• WHAT YOU ARE ASKED TO DO:
All that is needed is the listing, given back exactly.

• • • •

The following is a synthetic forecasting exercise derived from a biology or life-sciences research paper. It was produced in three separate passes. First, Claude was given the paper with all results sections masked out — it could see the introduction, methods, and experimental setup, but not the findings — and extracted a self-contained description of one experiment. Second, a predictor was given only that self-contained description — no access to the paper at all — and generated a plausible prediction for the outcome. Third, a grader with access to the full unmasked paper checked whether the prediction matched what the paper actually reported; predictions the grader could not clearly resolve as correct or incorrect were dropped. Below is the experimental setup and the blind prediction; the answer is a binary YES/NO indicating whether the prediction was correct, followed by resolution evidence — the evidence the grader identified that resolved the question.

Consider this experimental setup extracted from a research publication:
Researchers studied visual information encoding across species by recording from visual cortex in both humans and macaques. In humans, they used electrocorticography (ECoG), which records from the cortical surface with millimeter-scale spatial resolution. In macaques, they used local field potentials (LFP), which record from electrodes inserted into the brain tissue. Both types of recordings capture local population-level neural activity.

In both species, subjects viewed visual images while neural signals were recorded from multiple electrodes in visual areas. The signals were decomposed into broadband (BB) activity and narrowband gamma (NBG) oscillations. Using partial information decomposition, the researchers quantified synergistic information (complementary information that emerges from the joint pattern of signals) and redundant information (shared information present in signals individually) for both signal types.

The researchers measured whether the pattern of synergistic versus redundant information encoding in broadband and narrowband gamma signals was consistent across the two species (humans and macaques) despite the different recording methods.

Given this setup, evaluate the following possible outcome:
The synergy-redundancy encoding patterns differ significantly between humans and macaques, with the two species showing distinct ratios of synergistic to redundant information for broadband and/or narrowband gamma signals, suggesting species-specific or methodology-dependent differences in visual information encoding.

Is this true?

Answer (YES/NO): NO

• • • •

• EXERCISE ANSWER:
The following is a synthetic forecasting exercise derived from a biology or life-sciences research paper. It was produced in three separate passes. First, Claude was given the paper with all results sections masked out — it could see the introduction, methods, and experimental setup, but not the findings — and extracted a self-contained description of one experiment. Second, a predictor was given only that self-contained description — no access to the paper at all — and generated a plausible prediction for the outcome. Third, a grader with access to the full unmasked paper checked whether the prediction matched what the paper actually reported; predictions the grader could not clearly resolve as correct or incorrect were dropped. Below is the experimental setup and the blind prediction; the answer is a binary YES/NO indicating whether the prediction was correct, followed by resolution evidence — the evidence the grader identified that resolved the question.

Consider this experimental setup extracted from a research publication:
Researchers studied visual information encoding across species by recording from visual cortex in both humans and macaques. In humans, they used electrocorticography (ECoG), which records from the cortical surface with millimeter-scale spatial resolution. In macaques, they used local field potentials (LFP), which record from electrodes inserted into the brain tissue. Both types of recordings capture local population-level neural activity.

In both species, subjects viewed visual images while neural signals were recorded from multiple electrodes in visual areas. The signals were decomposed into broadband (BB) activity and narrowband gamma (NBG) oscillations. Using partial information decomposition, the researchers quantified synergistic information (complementary information that emerges from the joint pattern of signals) and redundant information (shared information present in signals individually) for both signal types.

The researchers measured whether the pattern of synergistic versus redundant information encoding in broadband and narrowband gamma signals was consistent across the two species (humans and macaques) despite the different recording methods.

Given this setup, evaluate the following possible outcome:
The synergy-redundancy encoding patterns differ significantly between humans and macaques, with the two species showing distinct ratios of synergistic to redundant information for broadband and/or narrowband gamma signals, suggesting species-specific or methodology-dependent differences in visual information encoding.

Is this true?

Answer (YES/NO): NO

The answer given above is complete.